Am Montag, den 18. April 2016 stellte die Edition TOPOI des Exzellenzclusters TOPOI (HU und FU Berlin) auf der Kick-Off-Veranstaltung zum „Wissenschaftlichen Publizieren+“ nicht nur eine ergänzende Note zur Berlin Declaration on Open Access in the Sciences and Humanities vor, sondern auch ihre neu entwickelten Publikationswerkzeuge, zum einen das „Digitally Enhanced Book“ (dEbook) und zum anderen das sogenannte „Citable“ als Beschreibungsformat für Forschungsdatenpublikationen.

Bei dem dEbook handelt es sich um ein Werkzeug zur Verknüpfung von publizierten Texten mit Forschungsdaten, bei dem Autorinnen und Autoren ihre Publikationen mit online verfügbaren Zusatzmaterialien wie Datenbanken, Graphiken oder 3D-Modellen vernetzen und präsentieren können. Dabei werden die Referenzobjekte allerdings nicht selbst in die Publikation integriert, sondern lediglich die zu Grunde liegenden Metadaten in einer Textdatei (.dEbook) erfasst und somit für das Sammeln, Senden und Teilen system- und softwareunabhängig bereitgestellt.

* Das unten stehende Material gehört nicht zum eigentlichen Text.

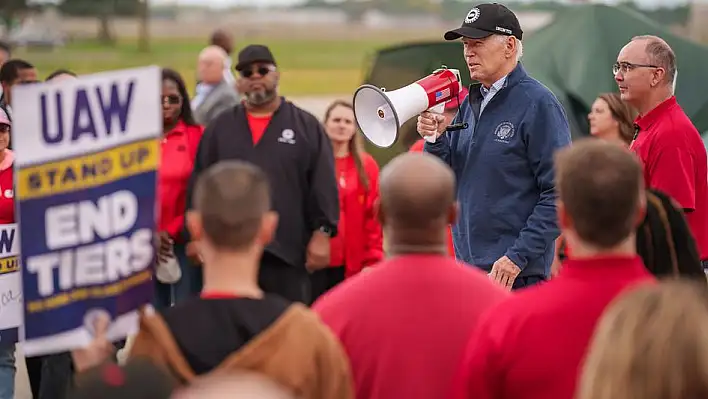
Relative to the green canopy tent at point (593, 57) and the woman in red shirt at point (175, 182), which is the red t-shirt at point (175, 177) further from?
the green canopy tent at point (593, 57)

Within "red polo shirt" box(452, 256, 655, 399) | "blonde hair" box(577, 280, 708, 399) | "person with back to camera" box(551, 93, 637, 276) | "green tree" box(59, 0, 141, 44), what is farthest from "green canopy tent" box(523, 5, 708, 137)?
"green tree" box(59, 0, 141, 44)

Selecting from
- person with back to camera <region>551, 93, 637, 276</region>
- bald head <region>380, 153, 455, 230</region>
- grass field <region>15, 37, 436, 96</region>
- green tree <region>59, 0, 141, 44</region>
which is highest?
bald head <region>380, 153, 455, 230</region>

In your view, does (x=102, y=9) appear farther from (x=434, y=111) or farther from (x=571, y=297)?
(x=571, y=297)

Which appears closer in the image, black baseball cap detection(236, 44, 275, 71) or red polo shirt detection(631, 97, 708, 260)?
red polo shirt detection(631, 97, 708, 260)

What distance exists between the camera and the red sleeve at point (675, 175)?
5.39 m

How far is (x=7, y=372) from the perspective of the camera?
20.6 ft

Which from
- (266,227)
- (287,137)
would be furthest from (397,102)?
(266,227)

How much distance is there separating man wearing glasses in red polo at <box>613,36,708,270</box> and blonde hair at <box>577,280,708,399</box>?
2908 millimetres

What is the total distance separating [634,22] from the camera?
1108 cm

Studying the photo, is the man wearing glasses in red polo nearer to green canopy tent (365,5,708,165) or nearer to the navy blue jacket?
the navy blue jacket

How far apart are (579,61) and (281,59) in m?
24.6

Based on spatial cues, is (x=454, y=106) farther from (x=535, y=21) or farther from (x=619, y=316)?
(x=535, y=21)

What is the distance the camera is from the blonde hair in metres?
2.40

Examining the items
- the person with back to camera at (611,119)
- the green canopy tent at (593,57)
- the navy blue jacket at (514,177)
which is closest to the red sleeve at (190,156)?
the navy blue jacket at (514,177)
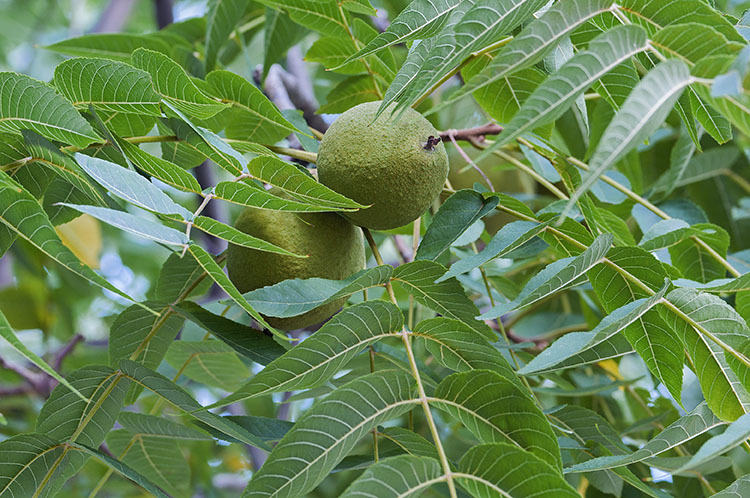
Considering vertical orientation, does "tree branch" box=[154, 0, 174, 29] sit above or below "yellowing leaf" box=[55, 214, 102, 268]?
above

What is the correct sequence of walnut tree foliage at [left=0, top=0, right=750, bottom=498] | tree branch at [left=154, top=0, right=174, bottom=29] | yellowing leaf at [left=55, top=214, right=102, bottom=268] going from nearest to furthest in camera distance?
walnut tree foliage at [left=0, top=0, right=750, bottom=498] → yellowing leaf at [left=55, top=214, right=102, bottom=268] → tree branch at [left=154, top=0, right=174, bottom=29]

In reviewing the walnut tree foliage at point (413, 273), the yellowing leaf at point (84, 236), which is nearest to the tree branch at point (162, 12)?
the yellowing leaf at point (84, 236)

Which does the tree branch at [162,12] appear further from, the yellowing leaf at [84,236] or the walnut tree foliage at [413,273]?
the walnut tree foliage at [413,273]

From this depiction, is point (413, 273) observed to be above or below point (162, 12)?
below

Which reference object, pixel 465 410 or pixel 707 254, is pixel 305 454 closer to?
pixel 465 410

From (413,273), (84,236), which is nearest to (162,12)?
(84,236)

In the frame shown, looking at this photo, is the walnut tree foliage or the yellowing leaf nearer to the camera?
the walnut tree foliage

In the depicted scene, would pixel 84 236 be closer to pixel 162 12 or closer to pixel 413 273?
pixel 162 12

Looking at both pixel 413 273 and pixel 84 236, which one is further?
pixel 84 236

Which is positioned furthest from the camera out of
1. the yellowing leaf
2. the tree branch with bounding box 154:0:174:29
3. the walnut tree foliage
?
the tree branch with bounding box 154:0:174:29

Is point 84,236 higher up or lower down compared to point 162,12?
lower down

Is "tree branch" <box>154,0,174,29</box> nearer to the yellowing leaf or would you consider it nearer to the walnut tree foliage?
the yellowing leaf

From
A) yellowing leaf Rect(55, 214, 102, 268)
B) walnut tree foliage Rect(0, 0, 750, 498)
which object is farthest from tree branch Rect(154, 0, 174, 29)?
walnut tree foliage Rect(0, 0, 750, 498)

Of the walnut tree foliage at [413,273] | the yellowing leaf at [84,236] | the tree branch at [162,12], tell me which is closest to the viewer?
the walnut tree foliage at [413,273]
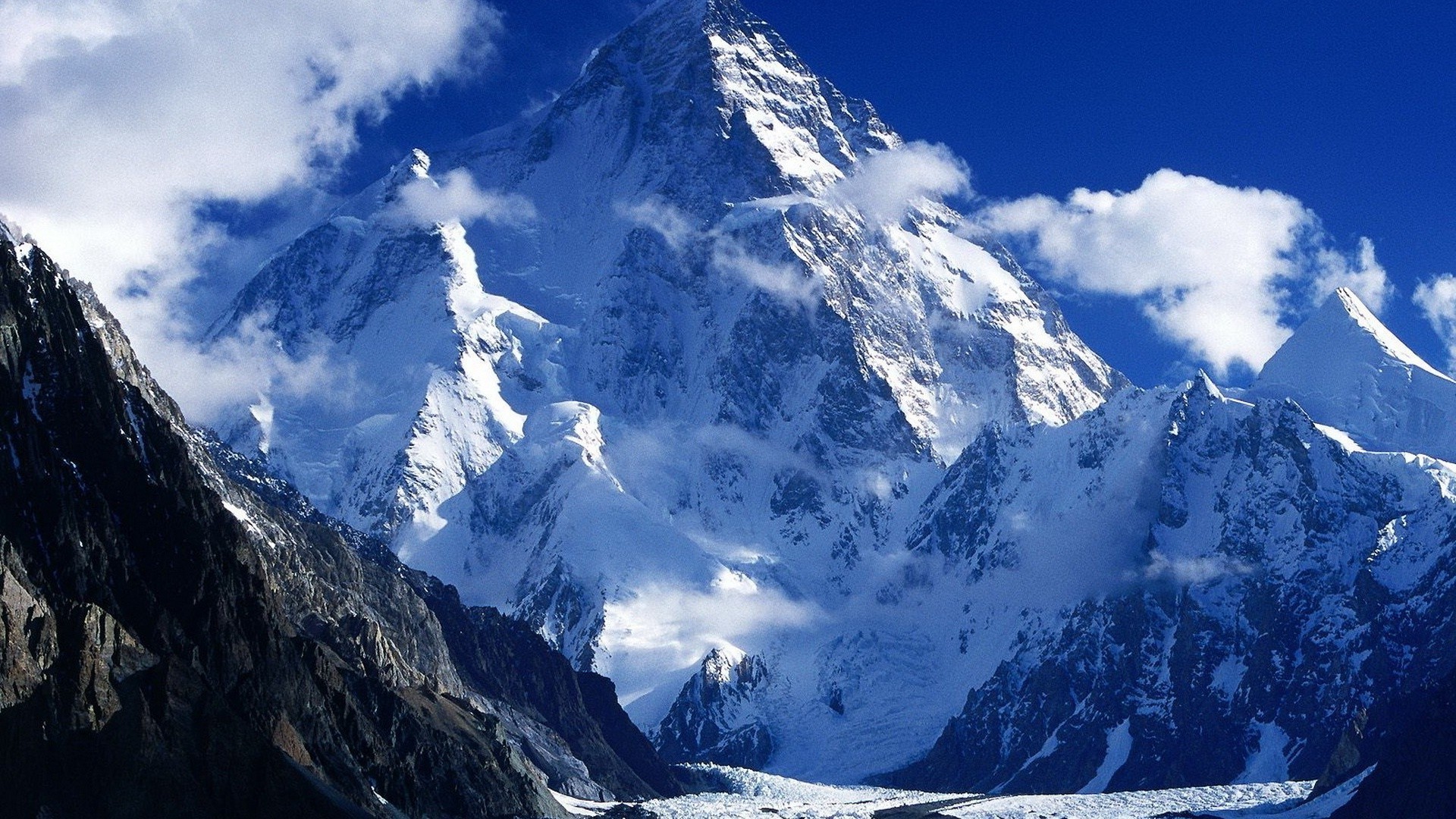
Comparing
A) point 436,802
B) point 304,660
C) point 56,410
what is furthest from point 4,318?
point 436,802

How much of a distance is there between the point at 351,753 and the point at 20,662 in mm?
53784

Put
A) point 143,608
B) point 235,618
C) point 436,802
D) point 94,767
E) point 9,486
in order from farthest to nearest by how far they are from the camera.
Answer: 1. point 436,802
2. point 235,618
3. point 143,608
4. point 9,486
5. point 94,767

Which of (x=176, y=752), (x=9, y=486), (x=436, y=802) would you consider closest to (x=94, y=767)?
(x=176, y=752)

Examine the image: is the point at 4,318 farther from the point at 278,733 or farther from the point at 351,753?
the point at 351,753

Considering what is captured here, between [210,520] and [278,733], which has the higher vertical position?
[210,520]

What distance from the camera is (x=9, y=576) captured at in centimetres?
11894

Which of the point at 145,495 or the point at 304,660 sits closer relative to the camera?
the point at 145,495

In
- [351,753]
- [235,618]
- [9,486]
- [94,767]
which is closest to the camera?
[94,767]

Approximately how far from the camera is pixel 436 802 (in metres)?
184

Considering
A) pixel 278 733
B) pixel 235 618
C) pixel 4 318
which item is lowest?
pixel 278 733

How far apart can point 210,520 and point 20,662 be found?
41.1 metres

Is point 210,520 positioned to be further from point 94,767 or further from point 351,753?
point 94,767

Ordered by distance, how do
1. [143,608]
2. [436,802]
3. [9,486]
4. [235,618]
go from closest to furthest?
[9,486]
[143,608]
[235,618]
[436,802]

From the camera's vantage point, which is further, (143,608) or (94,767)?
(143,608)
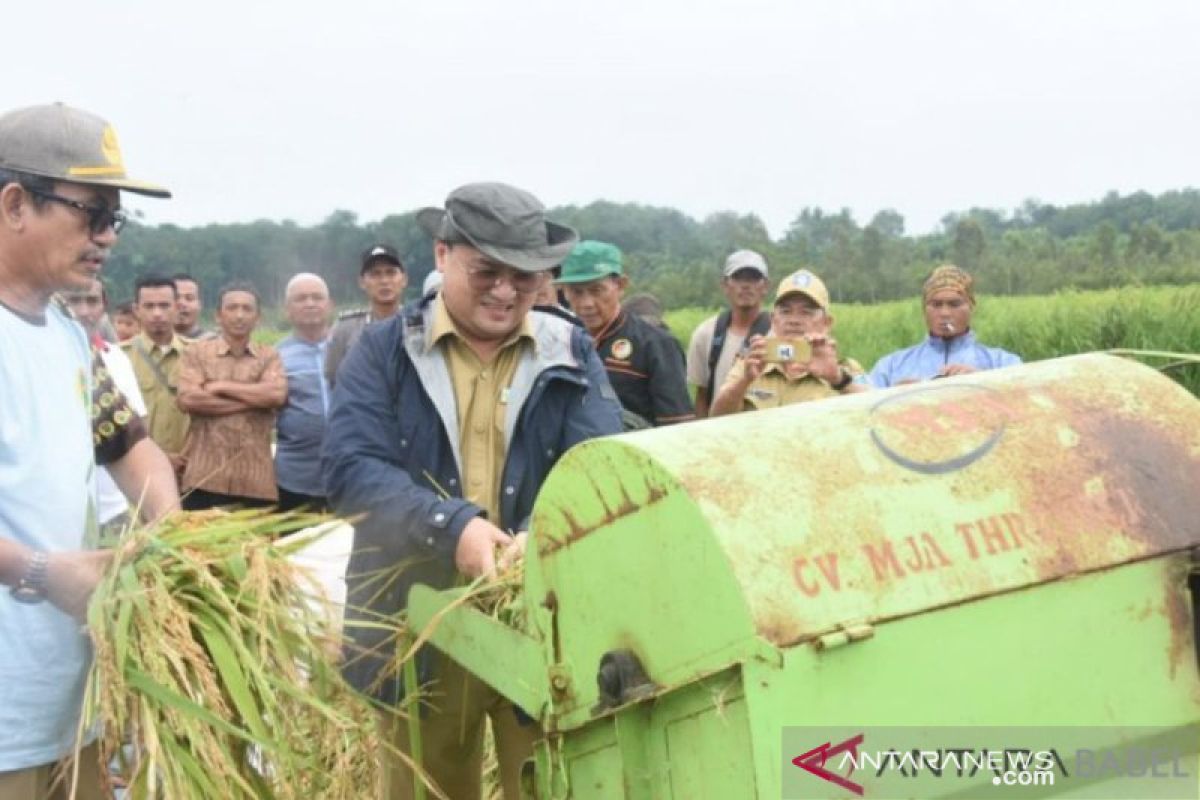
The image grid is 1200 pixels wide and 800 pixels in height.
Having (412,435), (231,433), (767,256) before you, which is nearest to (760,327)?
(231,433)

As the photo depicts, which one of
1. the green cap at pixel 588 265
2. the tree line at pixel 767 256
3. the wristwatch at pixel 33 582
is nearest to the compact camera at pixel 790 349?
the green cap at pixel 588 265

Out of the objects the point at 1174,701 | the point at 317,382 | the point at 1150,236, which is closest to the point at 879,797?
the point at 1174,701

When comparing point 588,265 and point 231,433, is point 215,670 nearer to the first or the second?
point 588,265

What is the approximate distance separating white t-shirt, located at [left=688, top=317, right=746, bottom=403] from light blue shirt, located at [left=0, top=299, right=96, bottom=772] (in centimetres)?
466

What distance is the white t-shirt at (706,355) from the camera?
7.22 meters

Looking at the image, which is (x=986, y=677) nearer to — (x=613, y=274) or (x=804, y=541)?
(x=804, y=541)

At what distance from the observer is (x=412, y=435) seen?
3631 millimetres

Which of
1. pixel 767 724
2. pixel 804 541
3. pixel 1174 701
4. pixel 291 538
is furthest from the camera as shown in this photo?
pixel 291 538

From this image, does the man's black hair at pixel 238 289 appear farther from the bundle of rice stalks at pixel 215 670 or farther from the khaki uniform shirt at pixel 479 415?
the bundle of rice stalks at pixel 215 670

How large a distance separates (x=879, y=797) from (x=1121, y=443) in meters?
0.88

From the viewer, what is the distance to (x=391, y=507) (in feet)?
11.3

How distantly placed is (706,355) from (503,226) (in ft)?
13.3

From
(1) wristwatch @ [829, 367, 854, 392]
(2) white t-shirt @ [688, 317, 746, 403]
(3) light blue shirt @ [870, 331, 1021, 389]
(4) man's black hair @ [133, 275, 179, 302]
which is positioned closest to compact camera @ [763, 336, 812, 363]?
(1) wristwatch @ [829, 367, 854, 392]

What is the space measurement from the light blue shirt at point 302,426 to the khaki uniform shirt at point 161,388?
27.3 inches
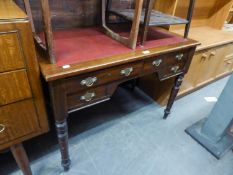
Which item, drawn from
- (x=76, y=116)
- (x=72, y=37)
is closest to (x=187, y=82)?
(x=76, y=116)

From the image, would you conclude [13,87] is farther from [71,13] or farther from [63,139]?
[71,13]

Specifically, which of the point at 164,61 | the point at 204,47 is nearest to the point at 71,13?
the point at 164,61

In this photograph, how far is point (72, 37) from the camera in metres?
1.12

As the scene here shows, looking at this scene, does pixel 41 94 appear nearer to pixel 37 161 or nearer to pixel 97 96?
pixel 97 96

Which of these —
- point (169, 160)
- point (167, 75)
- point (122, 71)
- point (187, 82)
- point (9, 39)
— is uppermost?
point (9, 39)

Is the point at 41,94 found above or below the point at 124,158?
above

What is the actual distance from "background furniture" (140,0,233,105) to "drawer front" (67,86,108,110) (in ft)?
3.00

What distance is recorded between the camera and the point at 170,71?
1293 mm

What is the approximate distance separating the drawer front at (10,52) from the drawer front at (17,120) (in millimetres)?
178

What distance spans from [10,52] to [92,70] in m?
0.33

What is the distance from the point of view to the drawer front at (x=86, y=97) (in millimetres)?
888

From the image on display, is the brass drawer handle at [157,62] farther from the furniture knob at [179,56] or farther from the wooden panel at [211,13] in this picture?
the wooden panel at [211,13]

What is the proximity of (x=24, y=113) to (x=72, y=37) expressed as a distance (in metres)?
0.55

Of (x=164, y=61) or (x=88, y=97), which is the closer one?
(x=88, y=97)
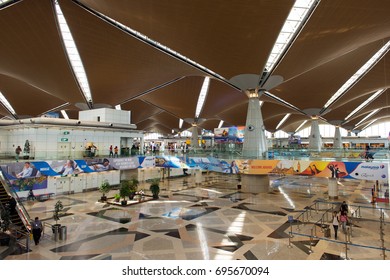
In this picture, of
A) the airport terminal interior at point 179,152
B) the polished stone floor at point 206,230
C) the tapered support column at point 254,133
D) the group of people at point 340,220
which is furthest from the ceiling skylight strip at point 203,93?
the group of people at point 340,220

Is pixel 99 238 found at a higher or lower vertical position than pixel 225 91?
lower

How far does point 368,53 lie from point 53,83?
111 ft

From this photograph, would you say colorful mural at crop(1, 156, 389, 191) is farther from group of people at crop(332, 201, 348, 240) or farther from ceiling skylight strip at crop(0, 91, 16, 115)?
ceiling skylight strip at crop(0, 91, 16, 115)

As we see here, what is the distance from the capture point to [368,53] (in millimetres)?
25781

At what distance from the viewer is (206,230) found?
1450cm

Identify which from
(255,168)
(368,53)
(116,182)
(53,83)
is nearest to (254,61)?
(255,168)

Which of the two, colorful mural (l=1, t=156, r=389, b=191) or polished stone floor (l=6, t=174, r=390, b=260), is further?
colorful mural (l=1, t=156, r=389, b=191)

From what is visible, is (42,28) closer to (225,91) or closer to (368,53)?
(225,91)

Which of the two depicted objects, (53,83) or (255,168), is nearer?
(255,168)

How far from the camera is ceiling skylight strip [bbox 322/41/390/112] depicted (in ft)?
85.2

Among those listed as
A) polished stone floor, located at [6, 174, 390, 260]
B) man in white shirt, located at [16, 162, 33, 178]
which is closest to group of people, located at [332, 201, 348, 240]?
polished stone floor, located at [6, 174, 390, 260]

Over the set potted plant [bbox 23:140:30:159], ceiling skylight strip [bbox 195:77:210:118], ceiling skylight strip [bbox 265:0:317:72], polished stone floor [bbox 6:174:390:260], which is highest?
ceiling skylight strip [bbox 195:77:210:118]

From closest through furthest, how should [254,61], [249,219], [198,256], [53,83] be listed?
[198,256] → [249,219] → [254,61] → [53,83]

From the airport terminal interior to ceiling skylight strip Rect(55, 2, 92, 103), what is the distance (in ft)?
0.73
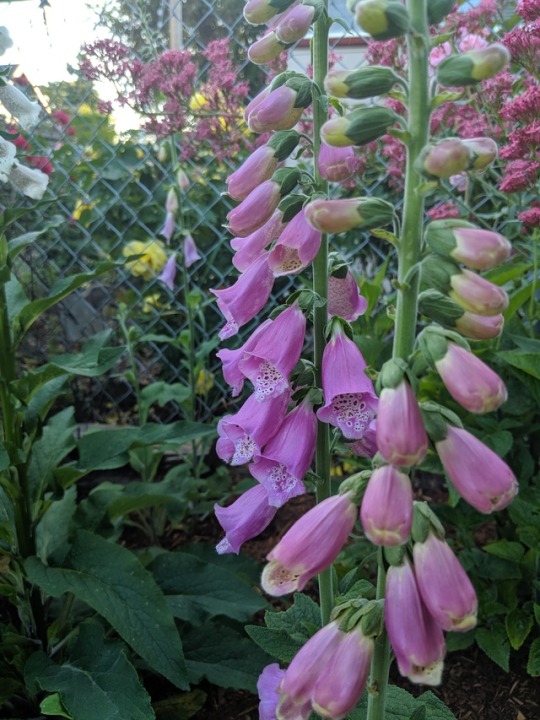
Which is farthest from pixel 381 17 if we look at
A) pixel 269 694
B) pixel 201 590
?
pixel 201 590

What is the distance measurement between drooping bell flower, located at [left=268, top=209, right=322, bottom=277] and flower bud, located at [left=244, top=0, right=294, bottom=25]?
344mm

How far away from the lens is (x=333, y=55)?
2586 millimetres

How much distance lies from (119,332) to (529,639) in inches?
96.3

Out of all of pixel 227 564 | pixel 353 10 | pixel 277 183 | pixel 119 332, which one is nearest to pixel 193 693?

Die entsprechende Webapplikation trägt den etwas irreführenden Namen „dEbook-Viewer“, obwohl es sich nicht nur um ein Rezeptions-Tool handelt, sondern auch der Erstellung von Verknüpfungen und Annotationen dient. Auf diese Weise wird nicht nur ein interaktives Lesen und Recherchieren mit den integrierten Wörterbüchern, Lexika sowie Text- und Bildrecherche-Tools ermöglicht, sondern auch die aktive Anreicherung von Publikationen, die im PDF-Format vorliegen, durch Verlinken und Annotieren. Die Publikationen der Edition TOPOI stehen somit, nicht zuletzt da sie konsequent Open Access angeboten werden, als Digitally Enhanced Book zur Verfügung.

 

dEbook
dEbook-Viewer der Edition TOPOI

 

Entsprechend der Forderung des Exzellenzclusters TOPOI, dass Gedächtnis- und Bildungsinstitutionen ihre Digitalisate offen, maschinenlesbar und dauerhaft zitierfähig online zur Verfügung stellen, entwickelte die Edition TOPOI das Citable als ein Format zur Beschreibung von digitalen Forschungsdaten als eigenständige Publikationen. Das Citable integriert technische und beschreibende Metadaten sowie Lizenzinformationen mit dem jeweiligen persistenten Identifikator im JSON-Format, womit eine einfache Nachnutzung bzw. Weiterbearbeitung etwa durch Modifikationen und weitere Anreicherungen ermöglicht werden soll.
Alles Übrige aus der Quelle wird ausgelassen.